§ PASSAGE SHOWN:
Paradoxically, his published research shows fish populations can rebound if they get tough protections. But not without real protection and curbs on fishing. At the meeting in Doha, he says, "quite clearly the science was thrown to the wind."

Most notable, he and others say, was CITES's failure to adopt an international trade ban to protect the Eastern Atlantic and Mediterranean bluefin tuna, an "iconic" powerful predator species whose population is now in grave danger of extinction.

In the Atlantic Ocean, bluefin tuna are managed as two separate fish stocks. One is the Eastern Atlantic and Mediterranean stock; the other is the Western Atlantic stock. Western Atlantic bluefin spawning stocks have stabilized at "a very low" population level, after dropping by 82 percent from 1970 to 2007, the US Department of the Interior reported last month.

But the Eastern Atlantic and Mediterranean stocks that were the focus at Doha Continue to plummet, with most of the drop occurring in the past decade. In 2007 there were just 78,724 metric tons of spawning tuna remaining in the Eastern Atlantic, down from a peak of more than 305,000 tons in the mid-1950s, the department said.

§ PROBLEM TO SOLVE:
Reproduce the whole passage about bluefin tuna stocks and the Doha meeting word for word.

§ MATERIAL PROVIDED:
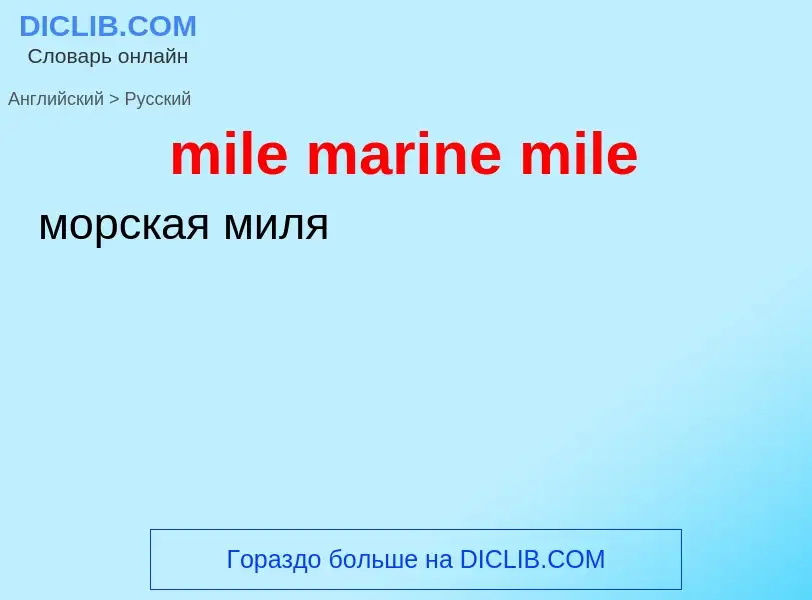 What is the Russian for mile marine mile? Translation of &#39mile marine mile&#39 to Russian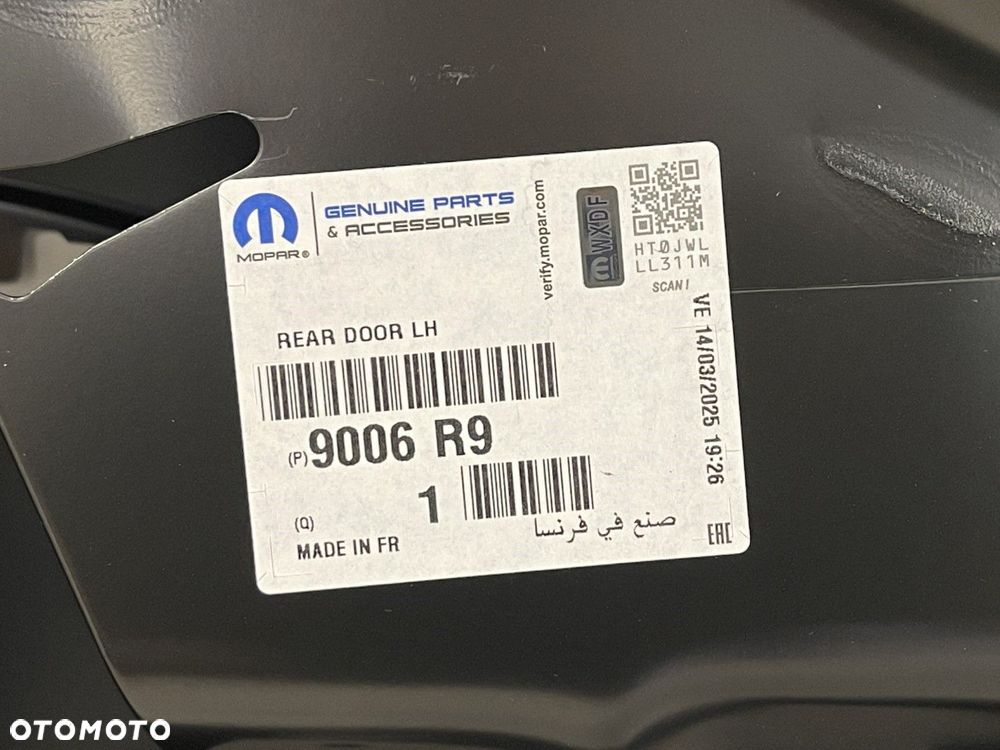 FABRYCZNIE NOWE ORYGINALNE DRZWI LEWE TYLNE LEWA TYŁ CITROEN C4 II 2 10-17 9006R9 - 9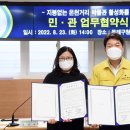 동삼1동행정복지센터 이미지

§ EXPECTED ANSWER:
Paradoxically, his published research shows fish populations can rebound if they get tough protections. But not without real protection and curbs on fishing. At the meeting in Doha, he says, "quite clearly the science was thrown to the wind."

Most notable, he and others say, was CITES's failure to adopt an international trade ban to protect the Eastern Atlantic and Mediterranean bluefin tuna, an "iconic" powerful predator species whose population is now in grave danger of extinction.

In the Atlantic Ocean, bluefin tuna are managed as two separate fish stocks. One is the Eastern Atlantic and Mediterranean stock; the other is the Western Atlantic stock. Western Atlantic bluefin spawning stocks have stabilized at "a very low" population level, after dropping by 82 percent from 1970 to 2007, the US Department of the Interior reported last month.

But the Eastern Atlantic and Mediterranean stocks that were the focus at Doha Continue to plummet, with most of the drop occurring in the past decade. In 2007 there were just 78,724 metric tons of spawning tuna remaining in the Eastern Atlantic, down from a peak of more than 305,000 tons in the mid-1950s, the department said.